We had just sat down to eat. I went to the bathroom to take a shot of he**in, and the next thing I remember, I was on the floor, surrounded by paramedics. They told me that the only reason I was alive was because they gave me Narcan.
Reflecting on this first entry with four years of sobriety behind me, I see that the true tragedy was not just the overdose, but the gradual erosion of my soul that led to that moment. William Blake once wrote, “The man who never alters his opinion is like standing water, and breeds reptiles of the mind.” My mind, stagnant and infested with the reptiles of addiction, was drowning in denial.
The overdose was not an isolated event. It was the culmination of years of avoiding the deeper issues within me—the traumas, the fears, the insecurities. Each high was an attempt to numb the pain that I refused to confront, and each time I used, I fell further from the light.

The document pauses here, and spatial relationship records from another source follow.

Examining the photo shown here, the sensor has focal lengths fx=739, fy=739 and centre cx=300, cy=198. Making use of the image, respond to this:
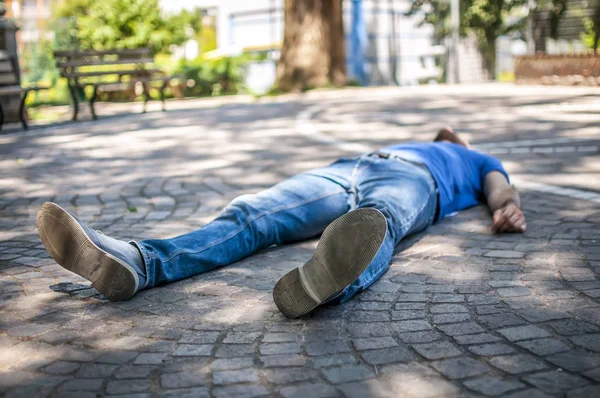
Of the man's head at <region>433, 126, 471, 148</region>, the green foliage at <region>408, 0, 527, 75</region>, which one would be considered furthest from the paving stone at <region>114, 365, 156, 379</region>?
the green foliage at <region>408, 0, 527, 75</region>

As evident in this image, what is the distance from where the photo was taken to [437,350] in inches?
107

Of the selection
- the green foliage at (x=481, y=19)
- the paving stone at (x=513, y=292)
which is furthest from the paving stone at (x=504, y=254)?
the green foliage at (x=481, y=19)

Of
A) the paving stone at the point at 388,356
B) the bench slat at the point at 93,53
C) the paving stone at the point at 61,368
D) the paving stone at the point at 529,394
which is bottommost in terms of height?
the paving stone at the point at 529,394

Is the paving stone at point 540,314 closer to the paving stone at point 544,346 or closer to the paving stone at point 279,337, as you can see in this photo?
the paving stone at point 544,346

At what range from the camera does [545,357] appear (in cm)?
260

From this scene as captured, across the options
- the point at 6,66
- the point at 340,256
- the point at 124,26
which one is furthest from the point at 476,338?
the point at 124,26

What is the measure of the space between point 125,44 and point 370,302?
28096 millimetres

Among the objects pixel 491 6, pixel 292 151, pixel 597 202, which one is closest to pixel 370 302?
pixel 597 202

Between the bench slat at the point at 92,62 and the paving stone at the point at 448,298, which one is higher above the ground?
the bench slat at the point at 92,62

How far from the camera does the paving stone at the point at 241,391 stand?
2393 mm

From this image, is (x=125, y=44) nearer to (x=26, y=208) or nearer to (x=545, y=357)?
(x=26, y=208)

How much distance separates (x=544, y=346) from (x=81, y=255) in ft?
6.32

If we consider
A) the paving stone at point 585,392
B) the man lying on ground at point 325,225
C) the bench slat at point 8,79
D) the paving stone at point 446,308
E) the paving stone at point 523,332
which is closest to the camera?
the paving stone at point 585,392

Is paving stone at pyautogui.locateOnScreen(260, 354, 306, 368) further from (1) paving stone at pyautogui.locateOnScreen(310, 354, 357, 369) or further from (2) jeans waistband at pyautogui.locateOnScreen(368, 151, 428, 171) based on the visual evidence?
(2) jeans waistband at pyautogui.locateOnScreen(368, 151, 428, 171)
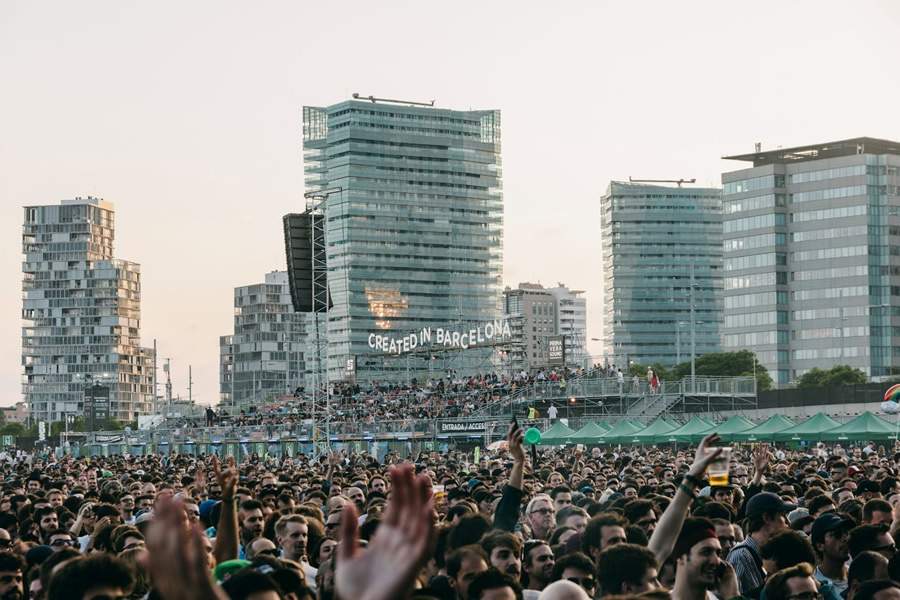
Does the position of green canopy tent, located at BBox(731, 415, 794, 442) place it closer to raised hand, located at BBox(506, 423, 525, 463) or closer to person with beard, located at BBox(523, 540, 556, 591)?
raised hand, located at BBox(506, 423, 525, 463)

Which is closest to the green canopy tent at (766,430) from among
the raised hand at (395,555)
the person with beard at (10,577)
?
the person with beard at (10,577)

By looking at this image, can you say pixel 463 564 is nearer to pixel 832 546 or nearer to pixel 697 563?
pixel 697 563

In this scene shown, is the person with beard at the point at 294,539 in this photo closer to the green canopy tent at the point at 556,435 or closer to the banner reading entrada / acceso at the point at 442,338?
the green canopy tent at the point at 556,435

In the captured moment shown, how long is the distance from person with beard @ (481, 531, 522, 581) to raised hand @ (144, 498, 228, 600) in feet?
18.4

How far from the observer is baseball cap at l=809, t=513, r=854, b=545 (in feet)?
31.5

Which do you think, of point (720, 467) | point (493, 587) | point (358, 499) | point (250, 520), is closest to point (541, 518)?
point (720, 467)

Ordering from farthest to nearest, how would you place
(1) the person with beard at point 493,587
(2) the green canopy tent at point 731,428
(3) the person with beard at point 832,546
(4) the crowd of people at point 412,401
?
(4) the crowd of people at point 412,401
(2) the green canopy tent at point 731,428
(3) the person with beard at point 832,546
(1) the person with beard at point 493,587

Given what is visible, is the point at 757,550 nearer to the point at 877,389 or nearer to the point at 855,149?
the point at 877,389

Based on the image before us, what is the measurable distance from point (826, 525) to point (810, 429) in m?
31.4

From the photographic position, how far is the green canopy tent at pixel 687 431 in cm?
4478

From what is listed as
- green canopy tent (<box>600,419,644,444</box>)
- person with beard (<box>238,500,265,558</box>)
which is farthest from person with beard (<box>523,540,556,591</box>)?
Result: green canopy tent (<box>600,419,644,444</box>)

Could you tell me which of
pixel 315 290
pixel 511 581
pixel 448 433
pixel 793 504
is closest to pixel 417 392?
pixel 448 433

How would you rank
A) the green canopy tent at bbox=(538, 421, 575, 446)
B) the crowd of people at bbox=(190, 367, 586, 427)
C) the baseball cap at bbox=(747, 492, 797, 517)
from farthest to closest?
the crowd of people at bbox=(190, 367, 586, 427) < the green canopy tent at bbox=(538, 421, 575, 446) < the baseball cap at bbox=(747, 492, 797, 517)

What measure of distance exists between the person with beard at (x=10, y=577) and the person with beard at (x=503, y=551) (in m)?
2.84
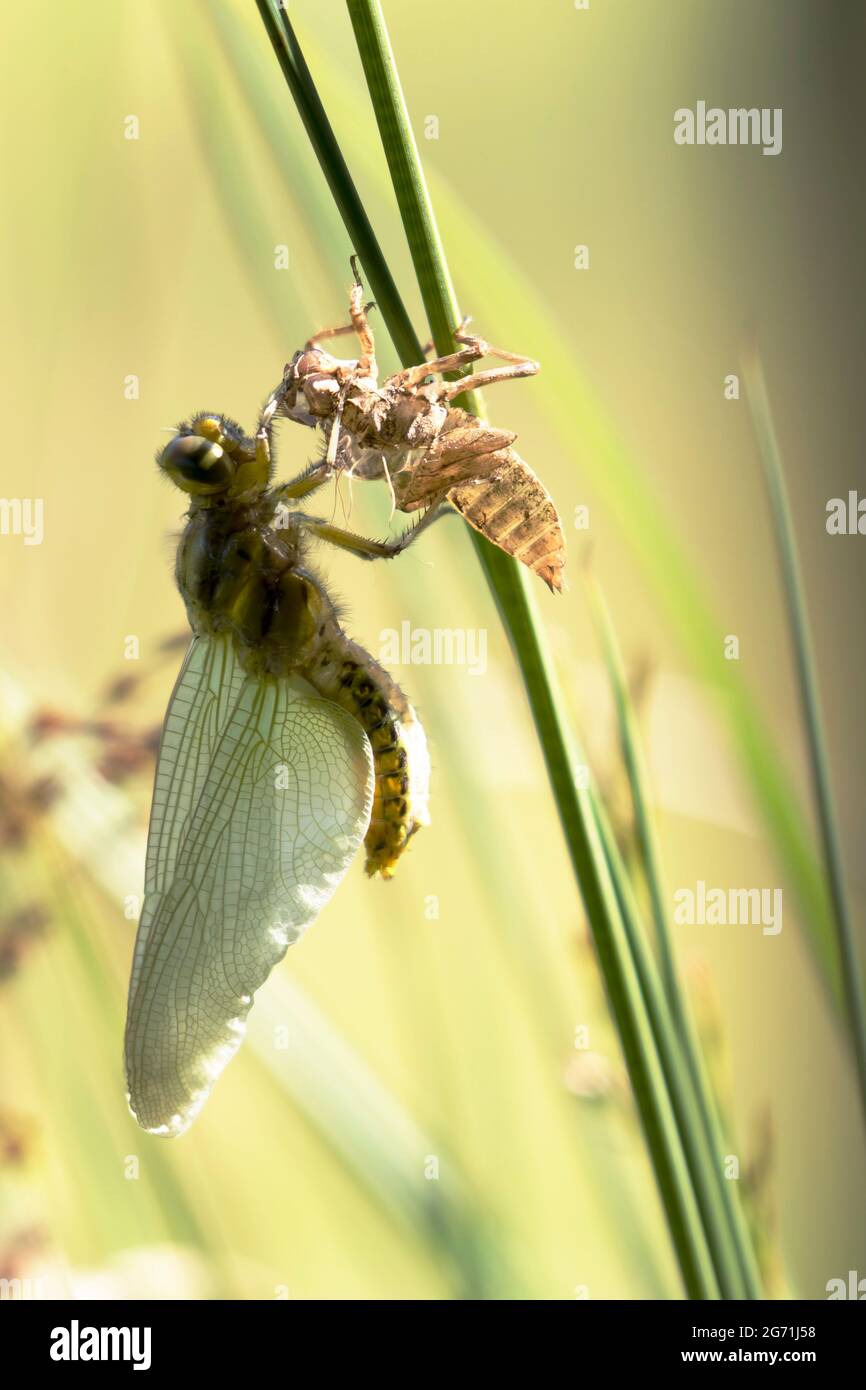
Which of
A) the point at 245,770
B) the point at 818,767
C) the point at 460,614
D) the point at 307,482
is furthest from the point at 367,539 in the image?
the point at 460,614

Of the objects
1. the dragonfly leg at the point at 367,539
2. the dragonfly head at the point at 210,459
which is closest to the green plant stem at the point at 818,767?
the dragonfly leg at the point at 367,539

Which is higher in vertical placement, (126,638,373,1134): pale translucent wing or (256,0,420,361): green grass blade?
(256,0,420,361): green grass blade

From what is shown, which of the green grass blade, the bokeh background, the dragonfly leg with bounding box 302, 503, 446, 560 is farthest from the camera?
the bokeh background

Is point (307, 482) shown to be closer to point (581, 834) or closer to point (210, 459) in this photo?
point (210, 459)

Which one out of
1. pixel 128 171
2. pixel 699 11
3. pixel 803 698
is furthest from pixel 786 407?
pixel 803 698

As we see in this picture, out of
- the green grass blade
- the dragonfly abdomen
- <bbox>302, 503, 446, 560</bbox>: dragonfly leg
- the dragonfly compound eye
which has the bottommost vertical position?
the dragonfly abdomen

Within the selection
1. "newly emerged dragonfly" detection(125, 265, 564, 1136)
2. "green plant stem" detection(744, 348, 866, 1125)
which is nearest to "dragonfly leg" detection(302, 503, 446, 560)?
"newly emerged dragonfly" detection(125, 265, 564, 1136)

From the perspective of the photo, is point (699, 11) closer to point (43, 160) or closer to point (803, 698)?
point (43, 160)

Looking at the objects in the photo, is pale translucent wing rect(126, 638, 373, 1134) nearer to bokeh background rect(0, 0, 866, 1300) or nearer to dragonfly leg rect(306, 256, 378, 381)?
bokeh background rect(0, 0, 866, 1300)
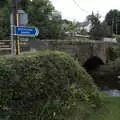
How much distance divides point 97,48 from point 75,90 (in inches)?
965

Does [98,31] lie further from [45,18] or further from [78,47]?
[78,47]

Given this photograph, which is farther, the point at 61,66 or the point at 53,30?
the point at 53,30

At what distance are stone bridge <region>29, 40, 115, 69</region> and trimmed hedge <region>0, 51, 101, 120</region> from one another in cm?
1448

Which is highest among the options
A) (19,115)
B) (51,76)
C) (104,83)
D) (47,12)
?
(47,12)

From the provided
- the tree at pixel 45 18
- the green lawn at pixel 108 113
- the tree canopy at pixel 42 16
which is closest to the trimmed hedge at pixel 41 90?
the green lawn at pixel 108 113

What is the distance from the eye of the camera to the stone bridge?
27.4 meters

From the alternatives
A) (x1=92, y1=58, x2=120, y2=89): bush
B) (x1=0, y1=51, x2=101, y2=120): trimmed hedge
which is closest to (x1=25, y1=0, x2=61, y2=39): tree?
(x1=92, y1=58, x2=120, y2=89): bush

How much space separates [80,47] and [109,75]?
742 centimetres

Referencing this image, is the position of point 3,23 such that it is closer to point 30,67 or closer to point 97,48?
point 97,48

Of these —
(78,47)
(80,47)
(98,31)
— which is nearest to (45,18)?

But what is the light? In those moments, it was a concept I could barely grasp. Light, to me, was synonymous with weakness. Surrendering to the light meant acknowledging my helplessness, my inability to conquer this battle alone. I wasn’t ready to see that. I wasn’t ready to accept that I was not in control. And so, I fought, even as the world around me crumbled.
Journal Entry – 7/16/17
Jazzy came looking for me in the bathroom. She found me unconscious, not breathing. She was so brave—she managed to pull my phone from my pocket and call her mom. The police arrived soon after and made her sit in the back of a squad car until her mom could come get her.
I was taken to Unity Hospital, placed on a 72-hour emergency hold. They told me I wasn’t allowed to leave. The first night was hell. The Narcan they gave me threw me into immediate, violent withdrawal. I was drenched in sweat, shivering, throwing up, and fighting off a fever of 103. It was agony, and I was left to suffer through it, locked in that hospital unit, facing the consequences of my choices.
Blake speaks of “mind-forged manacles”—those self-imposed limitations and chains that we forge in the fire of our own ignorance. In that hospital bed, my mind had not yet begun to fathom the chains I had wrapped around myself. The physical pain was excruciating, yes, but the deeper wound—the spiritual wound—remained unacknowledged.
What I see now is that this moment was the turning point, though I was far from recognizing it. It was the first true crack in my armor, the first sign that the defenses I had built up were crumbling. Yet, I fought on, refusing to fully surrender. Even then, I clung to the idea that I could fix it, that I could somehow manage the unmanageable. I see now how delusional that was.
This chapter is not just about the overdose, but about the internal war that was raging long before that moment. The overdose was a symptom of a much deeper problem—a soul lost, disconnected from its Creator, and fighting against the very thing it needed most: surrender.
As Jung said, “One does not become enlightened by imagining figures of light, but by making the darkness conscious.” In these early journal entries, I had yet to make the darkness conscious. I was still lost in it, unaware that the battle I was fighting was not one that could be won through force or willpower. It was a battle that required surrender to a power greater than myself—a surrender I was not yet ready to embrace.